We help faculty develop grant proposals with computing components in areas such as equipment acquisition, research, allocations on high-performance computing (HPC) systems, education, training, institutional activities (e.g., workshops and conferences), and basic research. Grant development services include:
- Research technology/OIT collaboration scope and budget development. Go to our Research Technology Services page for more information, and contact us if you require additional hardware or personnel to support your project.
- Facilities & Other Resources documentation
- Support with identifying potential funding opportunities related to cyberinfrastructure
The Office of Sponsored Programs (OSP) is responsible for the final review of all grant proposals to make certain they conform to the current regulations of the University, State and Federal guidelines, and the potential sponsor. Additional support is provided by Boise State’s Office of Research Development.
RECOMMENDED LANGUAGE FOR GRANTS
The following language is recommended for describing institutional research technology resources.
Office of Information Technology Resources
RESEARCH COMPUTING SUPPORT DEPARTMENT (RCSD)
The Division of Research and Economic Development and the Office of Information Technology established RCSD to centralize and improve support for the university’s cyberinfrastructure computing assets. The Research Computing Support Department does the following:
- Provides robust cyberinfrastructure including storage, computational power, and connectivity to guarantee faculty a dedicated and reliable cyber environment to conduct their research.
- Assists researchers and faculty with centralized high-performance computing (HPC), installing, troubleshooting, and providing optimization support.
- Provides a senior scientific programmer for customized programming, a senior cyberinfrastructure engineer for network and storage optimization, and a senior HPC engineer for HPC onboarding, training, and development.
- Conducts outreach and training, including one-on-one training and consultation and hands-on cluster labs and Software Carpentry workshops during Research Computing Days.
- Works with the Boise State University Research Cyberinfrastructure Advisory Council to achieve their mission to develop a robust and reliable environment for research. That plan involves providing network speed, computational power, storage and seamless connectivity to researchers and faculty while ensuring centralized support and communication for ongoing cyberinfrastructure efforts.
COMPUTE & STORAGE RESOURCES
Server & Storage Resources – The Office of Information Technology (OIT) provides scalable, dependable and affordable virtual servers and storage for faculty, researchers, and colleges.

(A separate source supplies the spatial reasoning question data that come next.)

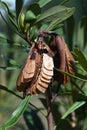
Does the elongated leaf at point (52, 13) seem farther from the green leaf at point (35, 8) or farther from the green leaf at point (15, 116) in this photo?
the green leaf at point (15, 116)

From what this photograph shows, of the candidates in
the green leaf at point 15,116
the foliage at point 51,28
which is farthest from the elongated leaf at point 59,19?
the green leaf at point 15,116

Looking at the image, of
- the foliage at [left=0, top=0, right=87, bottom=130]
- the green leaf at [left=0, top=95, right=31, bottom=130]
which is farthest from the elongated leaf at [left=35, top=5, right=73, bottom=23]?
the green leaf at [left=0, top=95, right=31, bottom=130]

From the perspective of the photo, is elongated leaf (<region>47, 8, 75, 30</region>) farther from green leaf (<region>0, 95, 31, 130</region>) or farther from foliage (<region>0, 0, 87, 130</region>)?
green leaf (<region>0, 95, 31, 130</region>)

In addition, OIT has built a dependable enterprise virtual server infrastructure and network attached storage to provide researchers and colleges methods to utilize large-scale servers with a predictable cost based on managed and reliable platforms. The platform is built with redundancy and is auto correcting. Servers can be designated managed or unmanaged based on the faculty technical expertise or department IT support available to the department. With a managed server, system administration services are shared. On servers designated as unmanaged, system administration services are the responsibility of the researcher or college.
Borah – Borah is a heterogeneous cluster installed at Idaho National Laboratory’s Collaborative Computing Center (C3), where Idaho institutions have been invited to install computing equipment in support of collaborative research among the universities, Idaho National Laboratory researchers, and industry partners. The university-owned portion of the cluster was funded by the Vice President of Research, Vice President of Finance and Administration, and the Provost. The cluster, including faculty “condo” nodes, has 58 CPU nodes, each with two Intel Xeon Gold 6252 2.1G, 24-core CPUs; our GPU nodes include four NVIDIA Tesla V100s with two GPUs per node, five P100 nodes each with two GPUs, two NVIDIA L40s nodes with four GPUs per node, an NVIDIA A30 node, and an RTX node with eight GPUs; additionally, a high memory node has 768 GB of RAM, and two Intel Xeon Gold 6252 2.1G, 24-core CPUs. The cluster is attached to 730 TB of resilient, high-performing Isilon storage that uses an Infiniband high-speed interconnect. Borah is accessible via IRON’s (Idaho Regional Optical Network) 100GB connection dedicated to research and education which peers with Internet2, the nation’s largest and fastest, coast-to-coast research and education network.
Falcon Super Computer at the Idaho National Laboratory (INL) – Idaho National Laboratory makes the Top 500 supercomputer known as “Falcon” available to Boise State researchers. The 25,056-processor Silicon Graphics International Corporation (SGI) supercomputer has 124 TB of memory and an aggregate peak processing rate of 786 TFLOPS.
NETWORK INFRASTRUCTURE AND RESOURCES
Boise State University has a centralized network infrastructure supporting academic, research and business needs. Sensor, computing, wireless, application level, emergency-response, and VOIP communication networks overlay this infrastructure. The Office of Information Technology (OIT) has a single mission with regard to the University data networks—provide a data network that is stable, reliable and available all of the time. Boise State University operates the data network with a goal of 99.999% uptime. Boise State’s centralized network infrastructure is a 10GB fiber loop between three campus hub facilities, each with backup power and conditioned air space, and is 100% Cisco networked. All major research buildings on campus are connected at 10GB to the core, with all other buildings connected at 1GB. The University is connected to IRON, Internet2, and multiple commodity service provider networks.
Science DMZ – Boise State was also awarded a Science DMZ grant from the National Science Foundation (Award Number: 1541464). The Science DMZ allows Boise State to expand the capabilities of its research network to facilitate shared network, data, and compute resources and enables collaboration among researchers to accelerate scientific discovery.
Globus – Boise State maintains a Globus subscription for managed endpoints which facilitates collaborative data access using a convenient user interface and infrastructure for moving data between accessible Globus endpoints. This includes movement to and from ACCESS resources and other research and academic infrastructure as well as to and from personal workstations using the Globus Connect Personal software. This service makes it easy for researchers to reliably move large data sets asynchronously.
Idaho Regional Optical Network – Through the Idaho Regional Optical Network (IRON), Boise State connects to Internet2 and Quilt through the Utah Education Network (UEN, and the Pacific Northwest GigaPOP in Seattle). IRON’s I2 peering is 100 GB. Boise State is connected to IRON on a 100 GB privately-owned fiber circuit, and the Idaho National Laboratory (INL) is currently connected to IRON on a 100 GB circuit, called the Educational Ecosystem, and is 2 router hops from Boise State on private circuits. IRON’s 100GB Educational Ecosystem is connects Idaho institutions together with the INL and is dedicated to education and research network traffic.